La paix est le mot qui est revenu le plus souvent dans la bouche de Benoît XVI en ce premier jour de pèlerinage. Avec, il faut le dire, une simplicité désarmante qui semble faire sa force. Ainsi en rencontrant, vendredi après-midi, un centre d’accueil pour personnes handicapées, il les a appelées à prier pour lui : «Veuillez, s’il vous plaît, prier pour moi chaque jour de mon pèlerinage ; pour mon renouvellement spirituel personnel dans le Seigneur et pour la conversion des cœurs sur le chemin de pardon.» Et il a eu cette formule : «Prier, c’est espérer en action.» Une formule choc, pour le coup. Elle pourrait même décrire la situation de la Terre sainte où beaucoup prient mais en espérant – selon leur religion – des actions diamétralement opposées ! Or «la paix durable», a expliqué le Pape, «naît de la justice, de l’intégrité et de la compassion» et surgit «de l’humilité, du pardon, et du désir profond de vivre en harmonie les uns avec les autres».

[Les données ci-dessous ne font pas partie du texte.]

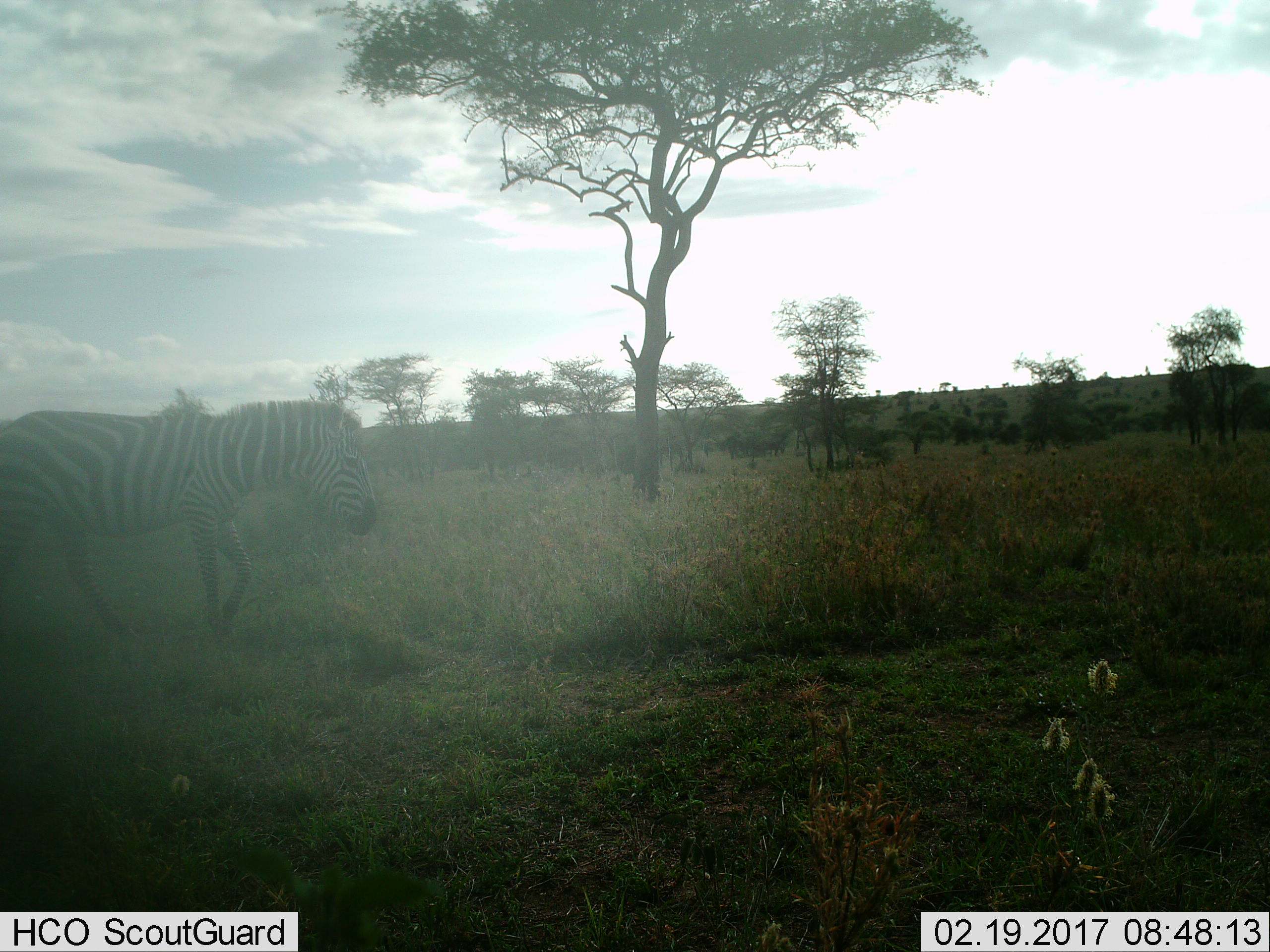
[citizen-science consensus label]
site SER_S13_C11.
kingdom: Animalia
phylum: Chordata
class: Mammalia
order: Perissodactyla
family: Equidae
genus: Equus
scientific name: Equus quagga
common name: plains zebra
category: zebraplains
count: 1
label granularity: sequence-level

D’où l’importance, et c’est l’autre axe de ce premier jour de voyage, du dialogue entre religions et de la liberté religieuse. Le Pape a d’ailleurs félicité sur ce point la Jordanie, pays à 98 % musulman. «La possibilité qu’a la communauté catholique jordanienne de construire des édifices publics de culte est un signe du respect de votre pays pour la religion, et en son nom, je veux dire combien cette ouverture est appréciée.» Tout en lançant un appel au cœur de ce Moyen-Orient : «La liberté religieuse est, naturellement, un droit humain fondamental.»
Dans l’avion, en revanche, il avait insisté comme rarement sur «l’importance pour la paix» d’un «dialogue trilatéral» entre les trois religions, juive, chrétienne et musulmane. «Malgré la diversité, a justifié Benoît XVI, nous avons des racines communes» qui conduisent à «la foi dans le Dieu unique».